Mobile Figures
By David Lloyd
Design by Erik Loyer

Editor's Introduction

If 'mobility' seems very much a buzz word of the new millennium, packaged and sold to us via an ever-increasing array of sleek and shiny devices, 'Mobile Figures' insists we think the term historically and culturally by routing us back to an earlier place and time. The piece explores a series of contradictory figurations of the Irish during the period of the Famine in order to understand the work such representations perform for capital, for empire, and for the Irish themselves. As such, "Mobile Figures" sheds light on our contemporary moment of globalization, as the 19th-century movements of the Irish provide one trajectory through which we might historicize and analyze the accelerated processes of diaspora and displacement that so characterize late capitalism.

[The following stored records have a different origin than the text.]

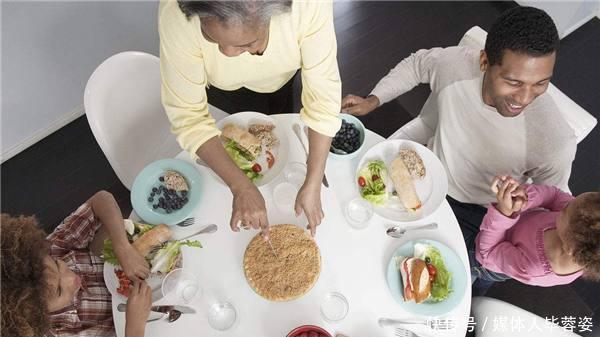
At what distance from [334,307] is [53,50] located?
7.20ft

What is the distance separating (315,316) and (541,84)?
4.01 ft

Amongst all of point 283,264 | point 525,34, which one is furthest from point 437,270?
point 525,34

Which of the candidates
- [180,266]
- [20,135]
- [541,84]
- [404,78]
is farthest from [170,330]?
[20,135]

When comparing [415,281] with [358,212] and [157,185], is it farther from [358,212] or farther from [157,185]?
[157,185]

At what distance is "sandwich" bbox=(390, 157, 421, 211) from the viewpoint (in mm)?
1761

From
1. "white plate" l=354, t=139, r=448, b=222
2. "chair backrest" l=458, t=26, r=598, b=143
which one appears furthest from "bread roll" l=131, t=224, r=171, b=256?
"chair backrest" l=458, t=26, r=598, b=143

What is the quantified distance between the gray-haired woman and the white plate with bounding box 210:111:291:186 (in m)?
0.19

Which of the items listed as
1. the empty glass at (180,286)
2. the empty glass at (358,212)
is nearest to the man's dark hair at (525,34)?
the empty glass at (358,212)

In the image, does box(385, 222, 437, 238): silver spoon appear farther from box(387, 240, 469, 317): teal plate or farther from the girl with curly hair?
the girl with curly hair

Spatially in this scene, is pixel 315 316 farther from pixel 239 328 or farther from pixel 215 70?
pixel 215 70

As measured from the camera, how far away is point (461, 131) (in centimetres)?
203

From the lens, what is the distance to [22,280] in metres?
1.40

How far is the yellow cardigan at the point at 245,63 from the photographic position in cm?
144

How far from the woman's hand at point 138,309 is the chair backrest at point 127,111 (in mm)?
651
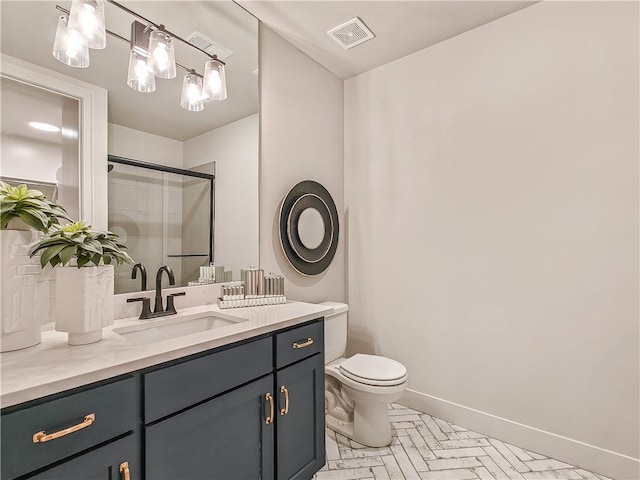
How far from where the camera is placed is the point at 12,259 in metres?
Result: 1.07

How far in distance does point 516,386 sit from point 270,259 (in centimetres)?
172

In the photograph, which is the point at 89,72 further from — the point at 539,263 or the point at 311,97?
the point at 539,263

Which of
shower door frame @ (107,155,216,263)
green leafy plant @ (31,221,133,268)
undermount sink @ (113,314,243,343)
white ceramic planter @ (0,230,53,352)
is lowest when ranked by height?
undermount sink @ (113,314,243,343)

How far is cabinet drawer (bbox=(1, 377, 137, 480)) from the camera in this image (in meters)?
0.78

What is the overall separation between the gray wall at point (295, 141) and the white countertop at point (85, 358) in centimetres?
90

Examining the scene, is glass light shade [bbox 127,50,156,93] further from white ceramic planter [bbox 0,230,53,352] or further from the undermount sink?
the undermount sink

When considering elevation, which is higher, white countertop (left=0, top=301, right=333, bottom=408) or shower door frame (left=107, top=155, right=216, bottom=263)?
shower door frame (left=107, top=155, right=216, bottom=263)

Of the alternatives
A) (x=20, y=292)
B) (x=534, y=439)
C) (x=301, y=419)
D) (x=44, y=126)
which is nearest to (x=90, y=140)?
(x=44, y=126)

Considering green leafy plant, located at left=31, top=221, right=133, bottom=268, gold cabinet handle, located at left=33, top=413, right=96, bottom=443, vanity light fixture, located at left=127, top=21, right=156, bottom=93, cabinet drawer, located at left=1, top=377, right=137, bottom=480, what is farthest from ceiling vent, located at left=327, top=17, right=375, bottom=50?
gold cabinet handle, located at left=33, top=413, right=96, bottom=443

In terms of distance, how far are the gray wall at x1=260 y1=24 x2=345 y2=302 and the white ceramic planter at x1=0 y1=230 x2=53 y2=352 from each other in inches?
47.7

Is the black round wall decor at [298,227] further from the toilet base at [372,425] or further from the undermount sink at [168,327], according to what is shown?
the toilet base at [372,425]

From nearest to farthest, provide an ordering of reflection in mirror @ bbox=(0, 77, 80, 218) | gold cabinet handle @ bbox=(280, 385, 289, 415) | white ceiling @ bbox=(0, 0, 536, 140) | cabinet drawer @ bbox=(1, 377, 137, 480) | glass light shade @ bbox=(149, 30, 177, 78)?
cabinet drawer @ bbox=(1, 377, 137, 480), reflection in mirror @ bbox=(0, 77, 80, 218), white ceiling @ bbox=(0, 0, 536, 140), gold cabinet handle @ bbox=(280, 385, 289, 415), glass light shade @ bbox=(149, 30, 177, 78)

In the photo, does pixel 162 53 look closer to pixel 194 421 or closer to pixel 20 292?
pixel 20 292

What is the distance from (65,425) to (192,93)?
5.30ft
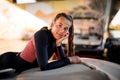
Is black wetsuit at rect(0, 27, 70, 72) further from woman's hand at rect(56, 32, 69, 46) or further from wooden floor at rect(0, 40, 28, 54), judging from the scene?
wooden floor at rect(0, 40, 28, 54)

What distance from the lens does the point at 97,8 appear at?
2.08 meters

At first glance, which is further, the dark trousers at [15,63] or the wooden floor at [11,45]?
the wooden floor at [11,45]

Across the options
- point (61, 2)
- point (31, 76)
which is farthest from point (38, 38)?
point (61, 2)

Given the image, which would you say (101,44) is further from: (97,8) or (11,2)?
(11,2)

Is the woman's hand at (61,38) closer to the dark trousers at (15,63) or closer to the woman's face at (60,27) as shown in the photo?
the woman's face at (60,27)

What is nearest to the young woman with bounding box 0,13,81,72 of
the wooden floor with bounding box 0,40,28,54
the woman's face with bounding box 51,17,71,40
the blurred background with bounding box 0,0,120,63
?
the woman's face with bounding box 51,17,71,40

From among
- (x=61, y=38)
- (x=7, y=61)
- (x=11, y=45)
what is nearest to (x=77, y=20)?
(x=11, y=45)

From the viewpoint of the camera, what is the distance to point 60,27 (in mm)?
1133

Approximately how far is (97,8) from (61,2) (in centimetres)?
34

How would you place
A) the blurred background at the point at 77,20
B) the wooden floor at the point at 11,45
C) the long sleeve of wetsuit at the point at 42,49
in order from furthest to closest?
the blurred background at the point at 77,20 < the wooden floor at the point at 11,45 < the long sleeve of wetsuit at the point at 42,49

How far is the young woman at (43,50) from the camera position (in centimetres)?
109

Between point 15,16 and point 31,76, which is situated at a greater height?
point 15,16

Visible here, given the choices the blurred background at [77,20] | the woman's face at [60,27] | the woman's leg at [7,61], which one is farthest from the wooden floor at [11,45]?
the woman's face at [60,27]

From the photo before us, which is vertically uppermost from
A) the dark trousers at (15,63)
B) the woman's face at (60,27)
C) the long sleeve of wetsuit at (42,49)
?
the woman's face at (60,27)
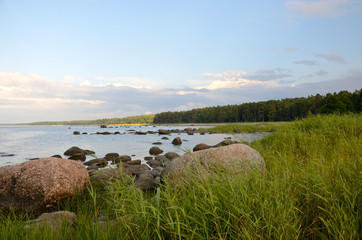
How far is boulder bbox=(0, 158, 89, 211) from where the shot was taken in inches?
228

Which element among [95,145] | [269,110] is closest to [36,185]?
[95,145]

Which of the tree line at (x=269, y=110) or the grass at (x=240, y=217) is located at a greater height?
the tree line at (x=269, y=110)

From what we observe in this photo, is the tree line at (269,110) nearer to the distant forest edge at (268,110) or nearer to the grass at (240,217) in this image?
the distant forest edge at (268,110)

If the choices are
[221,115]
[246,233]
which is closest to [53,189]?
[246,233]

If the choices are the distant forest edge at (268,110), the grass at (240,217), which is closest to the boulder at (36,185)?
the grass at (240,217)

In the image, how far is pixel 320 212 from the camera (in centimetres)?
281

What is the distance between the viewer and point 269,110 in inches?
3639

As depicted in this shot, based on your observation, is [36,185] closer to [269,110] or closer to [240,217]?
[240,217]

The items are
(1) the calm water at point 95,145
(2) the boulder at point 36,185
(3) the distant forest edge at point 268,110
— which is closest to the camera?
(2) the boulder at point 36,185

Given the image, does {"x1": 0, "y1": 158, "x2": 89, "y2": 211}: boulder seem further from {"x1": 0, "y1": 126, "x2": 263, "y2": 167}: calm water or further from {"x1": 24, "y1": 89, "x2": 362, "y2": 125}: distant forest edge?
{"x1": 24, "y1": 89, "x2": 362, "y2": 125}: distant forest edge

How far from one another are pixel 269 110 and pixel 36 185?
94.9m

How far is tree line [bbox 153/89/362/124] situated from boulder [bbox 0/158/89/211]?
167ft

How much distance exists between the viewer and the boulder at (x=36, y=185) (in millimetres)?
5785

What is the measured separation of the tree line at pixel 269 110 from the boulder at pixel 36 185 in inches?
2006
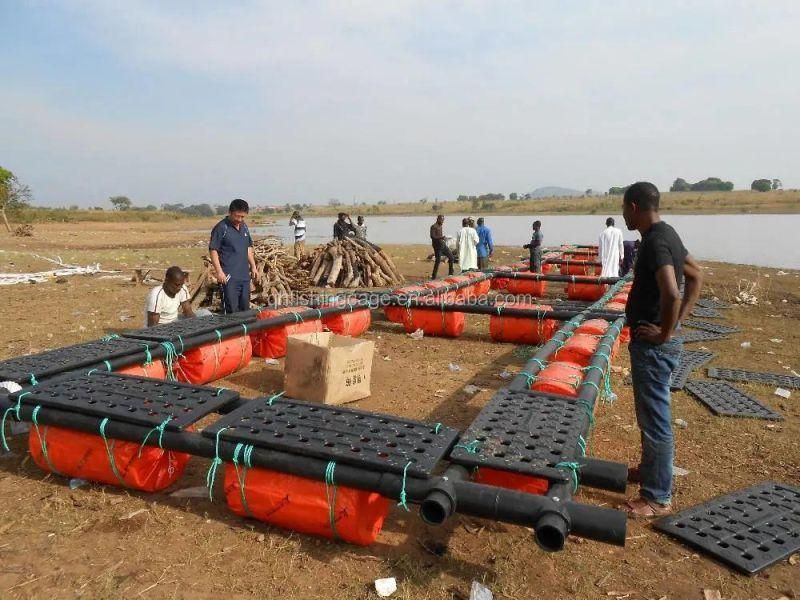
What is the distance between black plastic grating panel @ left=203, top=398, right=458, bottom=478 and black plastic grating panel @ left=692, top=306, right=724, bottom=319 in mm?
7515

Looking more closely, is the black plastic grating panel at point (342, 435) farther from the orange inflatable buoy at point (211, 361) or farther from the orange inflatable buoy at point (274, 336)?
the orange inflatable buoy at point (274, 336)

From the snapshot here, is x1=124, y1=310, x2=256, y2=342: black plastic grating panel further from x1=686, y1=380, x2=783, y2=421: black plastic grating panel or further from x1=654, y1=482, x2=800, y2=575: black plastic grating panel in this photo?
x1=686, y1=380, x2=783, y2=421: black plastic grating panel

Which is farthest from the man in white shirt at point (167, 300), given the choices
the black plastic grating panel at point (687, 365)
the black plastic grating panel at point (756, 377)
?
the black plastic grating panel at point (756, 377)

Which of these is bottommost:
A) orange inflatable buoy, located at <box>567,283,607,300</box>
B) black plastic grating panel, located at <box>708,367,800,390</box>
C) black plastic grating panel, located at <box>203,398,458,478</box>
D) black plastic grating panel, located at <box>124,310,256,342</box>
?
black plastic grating panel, located at <box>708,367,800,390</box>

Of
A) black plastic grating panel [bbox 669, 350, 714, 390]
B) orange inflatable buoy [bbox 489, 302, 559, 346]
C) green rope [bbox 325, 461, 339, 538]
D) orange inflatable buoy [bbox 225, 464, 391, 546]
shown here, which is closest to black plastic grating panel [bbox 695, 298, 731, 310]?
black plastic grating panel [bbox 669, 350, 714, 390]

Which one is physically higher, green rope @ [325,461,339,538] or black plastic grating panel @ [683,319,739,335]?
green rope @ [325,461,339,538]

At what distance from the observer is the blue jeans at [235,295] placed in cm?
619

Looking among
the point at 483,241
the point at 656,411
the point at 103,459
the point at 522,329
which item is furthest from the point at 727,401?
the point at 483,241

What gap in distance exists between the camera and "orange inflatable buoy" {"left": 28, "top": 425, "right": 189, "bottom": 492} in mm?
3133

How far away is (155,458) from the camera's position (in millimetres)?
3143

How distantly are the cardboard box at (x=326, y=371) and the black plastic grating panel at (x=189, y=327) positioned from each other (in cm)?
116

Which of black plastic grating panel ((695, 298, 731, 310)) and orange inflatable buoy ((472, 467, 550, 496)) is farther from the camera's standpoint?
black plastic grating panel ((695, 298, 731, 310))

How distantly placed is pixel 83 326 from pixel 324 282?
5675 mm

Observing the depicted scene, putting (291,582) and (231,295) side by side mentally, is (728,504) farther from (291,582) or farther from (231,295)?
(231,295)
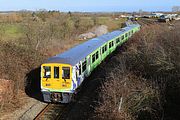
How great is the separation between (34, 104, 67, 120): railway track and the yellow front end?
971 mm

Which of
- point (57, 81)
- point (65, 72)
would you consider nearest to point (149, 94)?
point (65, 72)

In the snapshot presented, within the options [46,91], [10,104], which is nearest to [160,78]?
[46,91]

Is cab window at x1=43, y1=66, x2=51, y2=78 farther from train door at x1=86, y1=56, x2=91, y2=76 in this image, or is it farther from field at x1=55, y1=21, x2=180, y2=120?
train door at x1=86, y1=56, x2=91, y2=76

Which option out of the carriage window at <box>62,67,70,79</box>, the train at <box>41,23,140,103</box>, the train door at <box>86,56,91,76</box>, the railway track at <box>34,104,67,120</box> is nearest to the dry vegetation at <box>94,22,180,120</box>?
the train at <box>41,23,140,103</box>

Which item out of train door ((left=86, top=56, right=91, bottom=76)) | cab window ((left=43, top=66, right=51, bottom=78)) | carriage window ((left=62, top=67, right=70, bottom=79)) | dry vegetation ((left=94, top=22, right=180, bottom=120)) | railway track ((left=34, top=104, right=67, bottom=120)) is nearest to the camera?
dry vegetation ((left=94, top=22, right=180, bottom=120))

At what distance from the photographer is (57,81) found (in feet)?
→ 52.5

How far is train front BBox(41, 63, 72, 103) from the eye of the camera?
15867 mm

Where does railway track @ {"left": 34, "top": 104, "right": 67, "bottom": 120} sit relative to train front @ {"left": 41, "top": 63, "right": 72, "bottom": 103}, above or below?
below

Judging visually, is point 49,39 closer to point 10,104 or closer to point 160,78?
point 10,104

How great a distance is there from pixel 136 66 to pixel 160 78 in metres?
2.83

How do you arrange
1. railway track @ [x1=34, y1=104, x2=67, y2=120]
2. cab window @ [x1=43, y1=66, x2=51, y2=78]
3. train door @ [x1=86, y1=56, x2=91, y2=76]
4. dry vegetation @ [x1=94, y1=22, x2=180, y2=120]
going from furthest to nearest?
train door @ [x1=86, y1=56, x2=91, y2=76], cab window @ [x1=43, y1=66, x2=51, y2=78], railway track @ [x1=34, y1=104, x2=67, y2=120], dry vegetation @ [x1=94, y1=22, x2=180, y2=120]

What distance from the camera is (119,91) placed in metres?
12.3

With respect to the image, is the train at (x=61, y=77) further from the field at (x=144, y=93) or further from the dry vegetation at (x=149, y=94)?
the dry vegetation at (x=149, y=94)

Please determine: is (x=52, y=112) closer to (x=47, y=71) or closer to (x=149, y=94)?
(x=47, y=71)
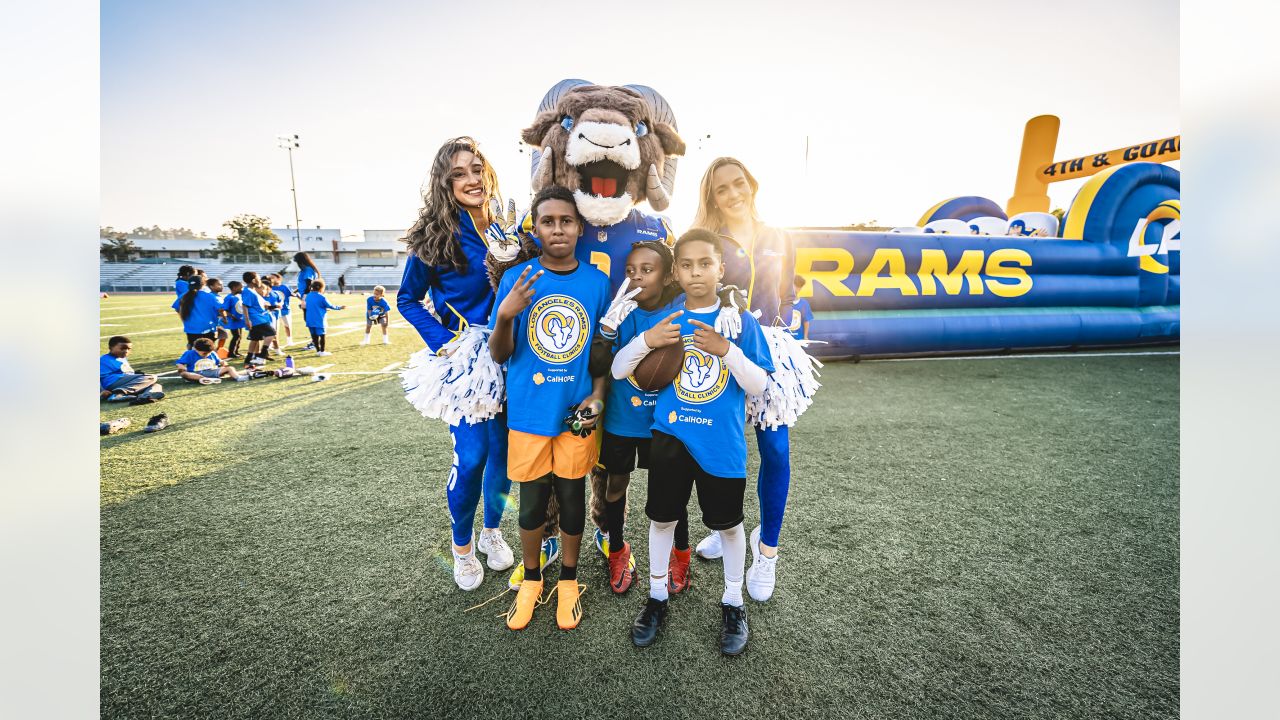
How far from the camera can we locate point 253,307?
303 inches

In an early design meeting for the project, David Lloyd expressed the hope that the piece might produce in the reader a feeling akin to dropping into a bog, a sense of displacement and radical reorganization. As such, he was interested in mining the affective registers of argument set free from the strict linearity of the traditional essay, opening up the possibility for contingency, juxtaposition, accident, and meandering as modes of scholarly engagement. Through a process of iterative collaboration, Creative Director Erik Loyer and Lloyd have succeeded in modeling a more rhizomatic form of scholarship that simultaneously sustains linear argument and pushes hard against it. In deploying this 'both/and' logic, the piece points to new modes of historiographic inquiry by forging points of intersection between oft-distinct modes of thought, linking up political economy, visual culture, literary theory, and an investigation of subaltern agency. It creates a space for those associative lines of thought that regularly get pruned away as we force our ideas into the confines of linear print. Through the Vectors collaboration process, it also became clear that Lloyd was unearthing fresh dimensions to his argument, allowing a new 'form' to reshape what he could do and say with 'content' he knew quite well.

Such a multi-layered structure is exquisitely appropriate to the subject matter at hand, for one of the lessons of the piece is to remind us that the Irish were at once reified in their figuration by the British and always also outstripping that very fixity, enabling and escaping the logics and rationalizations of capital at one and the same time. In their mobility and their stasis, the Irish limn both the dream of perfect abstract labor and the impossibility of that dream's full realization.